Assessments, assessments, assessments! I know that many teachers feel like all they do is give assessments for their classes, the district, and the state. But assessments help us to know if students have learned the standards, as well as help us to focus on what the students still need to learn. NETS-T 2d encourages teachers to provide students with multiple and varied formative and summative assessments aligned with content and technology standards and use resulting data to inform learning and teaching.
Wayland utilizes the NWEA MAP (Measures of Academic Progress) for students in K - 8 grades as an assessment tool that can help teachers to know if there students are "on track". These assessments are online summative assessments that are given 3 times a year (fall, winter, spring). After these assessments are given, teachers should know how to access the results (through Reports Login) and use them to inform their teaching.
Next year, Mathematics and English/Language Arts students in Michigan will take the Smarter Balance Assessment Consortium (SBAC) test using either a computer or tablet.This is replacing the MEAP, except in Science and Social Studies. This is another summative assessment for students in grades 3-8 and 11th grade. The results from these can help teachers as they prepare for teaching the next year because these assessments will be given at the end of the year.
In Wayland, teachers can also create online assessments in Data Director, Infinite Campus, and ExamView. Teachers generally use these for summative assessments, but they can be used for formative assessments as well.
For formative assessments, there are many technology tools like Socrative and Quizlet, as well as more project-based technology tools like Animoto. Any technology tool that allows the student to show the teacher that they understand what is being taught, will work for formative assessment. For more ideas please check out my webpage on Formative Assessment.
Many teachers in Wayland are already utilizing technology for both formative and summative assessments, but there is always room to learn more about different digital assessments that are available.
As teachers, we are aware that all students learn and access information in different ways. We cannot just lecture to meet the needs of our entire class. Therefore, we need to find ways to share the same information in different ways. The NETS-T or ISTE Teacher Standards list this as 2c, to customize and personalize learning activities to address students’ diverse learning styles, working strategies, and abilities using digital tools and resources.
With the use of technology, it can be very easy to offer multiple ways to learn about a given topic. For example, if a teacher was discussing Martin Luther King Jr. in February for Black History Month, they could talk about it in class. But it would be very beneficial for many students to view a video of one of his speeches. In addition, a teacher could find an interactive website that students could access from school or home to learn even more about him and the time period. Additionally, a teacher could engage the students with a blog in which students compare and contrast Dr. King with a modern day activist. The technology makes information about Dr. King available in many forms.
The NETS-T 2c standard also embraces the idea of UDL or Universal Design for Learning. "UDL provides a blueprint for creating instructional goals, methods, materials, and assessments that work for everyone--not a single, one-size-fits-all solution but rather flexible approaches that can be customized and adjusted for individual needs." Technology can be a tremendous aid for a teacher choosing to implement UDL principles in their classes.
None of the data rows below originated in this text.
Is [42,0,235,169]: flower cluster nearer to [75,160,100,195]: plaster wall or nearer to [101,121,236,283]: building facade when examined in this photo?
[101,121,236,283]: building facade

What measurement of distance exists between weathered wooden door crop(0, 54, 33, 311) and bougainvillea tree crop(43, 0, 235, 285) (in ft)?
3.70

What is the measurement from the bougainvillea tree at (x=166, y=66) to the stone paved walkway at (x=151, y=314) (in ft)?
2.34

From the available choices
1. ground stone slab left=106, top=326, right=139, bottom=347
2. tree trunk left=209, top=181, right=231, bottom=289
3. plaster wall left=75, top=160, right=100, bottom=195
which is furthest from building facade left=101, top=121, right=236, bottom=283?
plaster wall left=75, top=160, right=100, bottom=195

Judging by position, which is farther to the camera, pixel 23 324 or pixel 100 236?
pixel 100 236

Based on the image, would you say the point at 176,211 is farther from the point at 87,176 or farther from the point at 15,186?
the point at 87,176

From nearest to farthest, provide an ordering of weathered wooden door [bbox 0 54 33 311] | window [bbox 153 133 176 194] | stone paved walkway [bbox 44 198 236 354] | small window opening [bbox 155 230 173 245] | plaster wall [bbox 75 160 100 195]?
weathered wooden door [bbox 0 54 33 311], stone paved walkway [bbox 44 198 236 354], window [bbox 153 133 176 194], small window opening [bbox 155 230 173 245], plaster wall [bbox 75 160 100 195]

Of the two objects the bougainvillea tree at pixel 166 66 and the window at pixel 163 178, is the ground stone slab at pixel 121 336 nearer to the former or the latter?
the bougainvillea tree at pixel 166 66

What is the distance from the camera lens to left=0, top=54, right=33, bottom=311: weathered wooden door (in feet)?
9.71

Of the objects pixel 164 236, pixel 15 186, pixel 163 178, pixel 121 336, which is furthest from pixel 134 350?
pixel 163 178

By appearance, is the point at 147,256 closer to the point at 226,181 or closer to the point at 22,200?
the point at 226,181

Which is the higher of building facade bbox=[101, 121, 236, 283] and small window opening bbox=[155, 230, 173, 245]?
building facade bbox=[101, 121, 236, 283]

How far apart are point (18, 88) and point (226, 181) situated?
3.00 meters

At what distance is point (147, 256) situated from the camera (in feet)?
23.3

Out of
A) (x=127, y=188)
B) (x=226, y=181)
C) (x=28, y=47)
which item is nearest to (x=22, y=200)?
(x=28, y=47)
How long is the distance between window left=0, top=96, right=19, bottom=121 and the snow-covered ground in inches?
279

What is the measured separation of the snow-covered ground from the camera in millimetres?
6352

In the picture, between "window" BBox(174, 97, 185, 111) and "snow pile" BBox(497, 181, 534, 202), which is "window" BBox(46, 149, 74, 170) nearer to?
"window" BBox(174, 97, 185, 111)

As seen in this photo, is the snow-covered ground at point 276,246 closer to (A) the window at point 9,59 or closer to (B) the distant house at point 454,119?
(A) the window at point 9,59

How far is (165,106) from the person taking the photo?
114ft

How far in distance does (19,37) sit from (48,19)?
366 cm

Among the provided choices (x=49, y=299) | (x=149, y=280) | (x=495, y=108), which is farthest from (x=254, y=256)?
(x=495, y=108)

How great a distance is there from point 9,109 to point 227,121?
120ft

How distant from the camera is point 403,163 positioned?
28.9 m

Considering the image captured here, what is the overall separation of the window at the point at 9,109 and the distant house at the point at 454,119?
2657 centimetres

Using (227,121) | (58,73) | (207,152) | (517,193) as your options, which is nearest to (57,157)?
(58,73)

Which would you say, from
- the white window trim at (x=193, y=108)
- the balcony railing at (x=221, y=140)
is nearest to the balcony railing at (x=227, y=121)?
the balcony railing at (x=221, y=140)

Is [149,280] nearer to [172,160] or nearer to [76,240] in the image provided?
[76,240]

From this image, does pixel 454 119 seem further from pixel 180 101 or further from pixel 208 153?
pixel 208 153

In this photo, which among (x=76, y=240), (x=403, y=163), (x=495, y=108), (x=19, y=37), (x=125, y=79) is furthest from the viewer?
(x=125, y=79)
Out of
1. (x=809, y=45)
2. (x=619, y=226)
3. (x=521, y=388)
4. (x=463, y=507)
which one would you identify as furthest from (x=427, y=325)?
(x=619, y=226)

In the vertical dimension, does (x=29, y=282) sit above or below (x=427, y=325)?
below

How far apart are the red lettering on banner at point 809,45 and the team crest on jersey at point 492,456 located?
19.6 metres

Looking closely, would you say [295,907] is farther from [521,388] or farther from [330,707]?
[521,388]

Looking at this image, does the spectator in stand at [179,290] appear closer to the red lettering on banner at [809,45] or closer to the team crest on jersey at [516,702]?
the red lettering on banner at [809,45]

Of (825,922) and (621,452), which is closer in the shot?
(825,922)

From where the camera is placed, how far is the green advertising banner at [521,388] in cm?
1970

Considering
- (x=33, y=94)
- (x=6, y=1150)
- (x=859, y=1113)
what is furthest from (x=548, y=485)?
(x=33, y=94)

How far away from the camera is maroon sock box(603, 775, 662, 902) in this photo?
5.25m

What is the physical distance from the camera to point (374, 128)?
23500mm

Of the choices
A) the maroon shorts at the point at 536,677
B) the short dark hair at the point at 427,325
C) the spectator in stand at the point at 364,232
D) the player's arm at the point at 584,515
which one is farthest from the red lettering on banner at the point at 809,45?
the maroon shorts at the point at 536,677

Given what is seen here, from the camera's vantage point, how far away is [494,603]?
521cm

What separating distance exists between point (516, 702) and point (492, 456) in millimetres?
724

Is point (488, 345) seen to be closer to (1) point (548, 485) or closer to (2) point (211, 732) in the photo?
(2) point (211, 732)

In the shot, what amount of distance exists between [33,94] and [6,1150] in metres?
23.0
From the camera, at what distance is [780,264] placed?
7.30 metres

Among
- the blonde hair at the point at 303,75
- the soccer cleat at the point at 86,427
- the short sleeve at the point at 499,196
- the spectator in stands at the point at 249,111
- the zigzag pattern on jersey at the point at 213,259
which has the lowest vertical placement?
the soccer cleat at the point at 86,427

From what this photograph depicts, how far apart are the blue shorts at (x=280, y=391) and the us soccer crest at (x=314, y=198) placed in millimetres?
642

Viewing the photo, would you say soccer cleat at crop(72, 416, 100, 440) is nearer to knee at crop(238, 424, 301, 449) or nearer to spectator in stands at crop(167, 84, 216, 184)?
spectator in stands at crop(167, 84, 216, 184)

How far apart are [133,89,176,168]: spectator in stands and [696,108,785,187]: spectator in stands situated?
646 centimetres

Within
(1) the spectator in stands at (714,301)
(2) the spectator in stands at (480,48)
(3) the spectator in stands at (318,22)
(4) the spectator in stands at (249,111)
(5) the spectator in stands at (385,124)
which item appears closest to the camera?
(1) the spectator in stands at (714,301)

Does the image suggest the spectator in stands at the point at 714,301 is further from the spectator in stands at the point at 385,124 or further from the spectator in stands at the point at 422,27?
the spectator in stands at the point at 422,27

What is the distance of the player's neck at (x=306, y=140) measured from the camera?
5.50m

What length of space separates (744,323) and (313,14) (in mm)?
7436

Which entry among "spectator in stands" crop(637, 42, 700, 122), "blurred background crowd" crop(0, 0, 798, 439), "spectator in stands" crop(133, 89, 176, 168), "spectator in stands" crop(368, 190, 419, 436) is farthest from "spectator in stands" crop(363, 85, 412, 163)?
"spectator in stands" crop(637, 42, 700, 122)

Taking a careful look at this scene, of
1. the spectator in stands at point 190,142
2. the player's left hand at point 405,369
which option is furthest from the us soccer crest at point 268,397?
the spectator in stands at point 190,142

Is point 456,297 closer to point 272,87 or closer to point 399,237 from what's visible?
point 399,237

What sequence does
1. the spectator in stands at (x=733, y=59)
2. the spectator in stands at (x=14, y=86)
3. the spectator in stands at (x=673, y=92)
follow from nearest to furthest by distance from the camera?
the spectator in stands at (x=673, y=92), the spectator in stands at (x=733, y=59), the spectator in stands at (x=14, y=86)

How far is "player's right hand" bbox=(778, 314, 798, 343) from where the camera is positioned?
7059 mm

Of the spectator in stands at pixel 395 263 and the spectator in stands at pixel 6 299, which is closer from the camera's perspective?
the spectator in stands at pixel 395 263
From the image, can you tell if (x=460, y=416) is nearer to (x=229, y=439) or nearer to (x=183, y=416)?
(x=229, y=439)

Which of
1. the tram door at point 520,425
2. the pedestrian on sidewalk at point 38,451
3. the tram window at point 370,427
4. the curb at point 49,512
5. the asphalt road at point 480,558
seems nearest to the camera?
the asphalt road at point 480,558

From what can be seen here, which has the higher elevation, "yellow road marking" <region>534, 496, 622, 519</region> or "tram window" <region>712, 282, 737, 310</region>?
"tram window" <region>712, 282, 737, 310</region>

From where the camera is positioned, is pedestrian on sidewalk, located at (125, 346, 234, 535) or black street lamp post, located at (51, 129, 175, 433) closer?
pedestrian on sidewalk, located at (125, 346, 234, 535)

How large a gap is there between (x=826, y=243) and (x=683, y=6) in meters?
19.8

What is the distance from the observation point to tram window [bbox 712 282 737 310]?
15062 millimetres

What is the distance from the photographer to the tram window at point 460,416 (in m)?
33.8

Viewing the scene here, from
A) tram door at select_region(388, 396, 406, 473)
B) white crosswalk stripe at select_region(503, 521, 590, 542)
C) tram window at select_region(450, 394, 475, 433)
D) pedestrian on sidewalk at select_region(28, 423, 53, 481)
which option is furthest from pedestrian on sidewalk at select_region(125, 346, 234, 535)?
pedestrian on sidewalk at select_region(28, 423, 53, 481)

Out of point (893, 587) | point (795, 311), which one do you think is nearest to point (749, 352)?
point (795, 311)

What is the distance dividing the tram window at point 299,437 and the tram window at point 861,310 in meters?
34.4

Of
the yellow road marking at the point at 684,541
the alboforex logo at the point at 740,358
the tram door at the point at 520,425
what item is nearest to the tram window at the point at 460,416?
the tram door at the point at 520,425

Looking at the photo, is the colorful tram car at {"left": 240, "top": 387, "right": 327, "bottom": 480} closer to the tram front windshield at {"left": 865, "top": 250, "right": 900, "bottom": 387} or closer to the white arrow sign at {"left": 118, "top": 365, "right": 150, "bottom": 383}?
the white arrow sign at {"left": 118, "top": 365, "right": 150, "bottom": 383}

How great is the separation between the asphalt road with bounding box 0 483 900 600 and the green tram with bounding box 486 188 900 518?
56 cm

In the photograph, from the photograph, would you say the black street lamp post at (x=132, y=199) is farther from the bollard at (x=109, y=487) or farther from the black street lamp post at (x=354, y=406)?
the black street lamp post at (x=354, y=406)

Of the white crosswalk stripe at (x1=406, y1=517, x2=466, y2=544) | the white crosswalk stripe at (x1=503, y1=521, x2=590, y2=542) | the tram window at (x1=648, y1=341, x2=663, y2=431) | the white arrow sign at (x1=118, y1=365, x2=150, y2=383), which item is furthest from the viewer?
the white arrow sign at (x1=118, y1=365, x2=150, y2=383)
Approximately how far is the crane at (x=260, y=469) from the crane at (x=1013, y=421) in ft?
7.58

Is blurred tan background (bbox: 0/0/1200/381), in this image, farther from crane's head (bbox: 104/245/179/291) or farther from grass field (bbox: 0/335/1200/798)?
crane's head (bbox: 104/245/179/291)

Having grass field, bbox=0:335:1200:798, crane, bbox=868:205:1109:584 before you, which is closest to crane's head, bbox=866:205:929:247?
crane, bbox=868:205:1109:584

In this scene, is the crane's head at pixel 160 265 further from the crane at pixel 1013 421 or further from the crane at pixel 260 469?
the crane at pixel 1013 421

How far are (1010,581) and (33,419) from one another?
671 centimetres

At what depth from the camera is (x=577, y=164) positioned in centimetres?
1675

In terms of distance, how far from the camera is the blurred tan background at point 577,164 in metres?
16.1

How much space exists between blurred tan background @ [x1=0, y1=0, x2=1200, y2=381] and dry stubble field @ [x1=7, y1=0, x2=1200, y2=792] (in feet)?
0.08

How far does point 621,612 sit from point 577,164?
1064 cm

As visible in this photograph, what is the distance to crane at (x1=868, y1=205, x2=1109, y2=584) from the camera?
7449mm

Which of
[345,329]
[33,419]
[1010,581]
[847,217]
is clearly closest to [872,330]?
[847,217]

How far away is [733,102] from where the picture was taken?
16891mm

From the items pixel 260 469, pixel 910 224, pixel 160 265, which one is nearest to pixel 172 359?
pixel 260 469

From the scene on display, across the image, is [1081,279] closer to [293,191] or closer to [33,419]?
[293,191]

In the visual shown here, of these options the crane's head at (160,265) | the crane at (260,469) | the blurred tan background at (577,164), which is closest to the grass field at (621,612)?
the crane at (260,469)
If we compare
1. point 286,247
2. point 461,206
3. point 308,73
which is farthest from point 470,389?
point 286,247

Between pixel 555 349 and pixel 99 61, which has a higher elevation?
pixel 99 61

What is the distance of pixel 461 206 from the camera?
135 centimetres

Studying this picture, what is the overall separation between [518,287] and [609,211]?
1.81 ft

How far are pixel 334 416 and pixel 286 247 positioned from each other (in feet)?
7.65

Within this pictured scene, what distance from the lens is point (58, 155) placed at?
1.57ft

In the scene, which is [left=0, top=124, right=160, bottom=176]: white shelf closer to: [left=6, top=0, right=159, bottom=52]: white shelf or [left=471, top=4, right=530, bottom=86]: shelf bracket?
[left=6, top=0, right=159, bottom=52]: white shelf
You can learn more about UDL and Technology from the National Center on Universal Design for Learning.
Teachers can also offer differentiated learning experiences with the use of technology. I have seen this done in many ways from the Khan Academy Coach for differentiating math lessons to learning menus that involve technology and allow students choices of tasks to complete to show understanding.
As you continue to prepare lesson plans this year, don't forget to utilize technology as a valuable differentiated learning tool for students.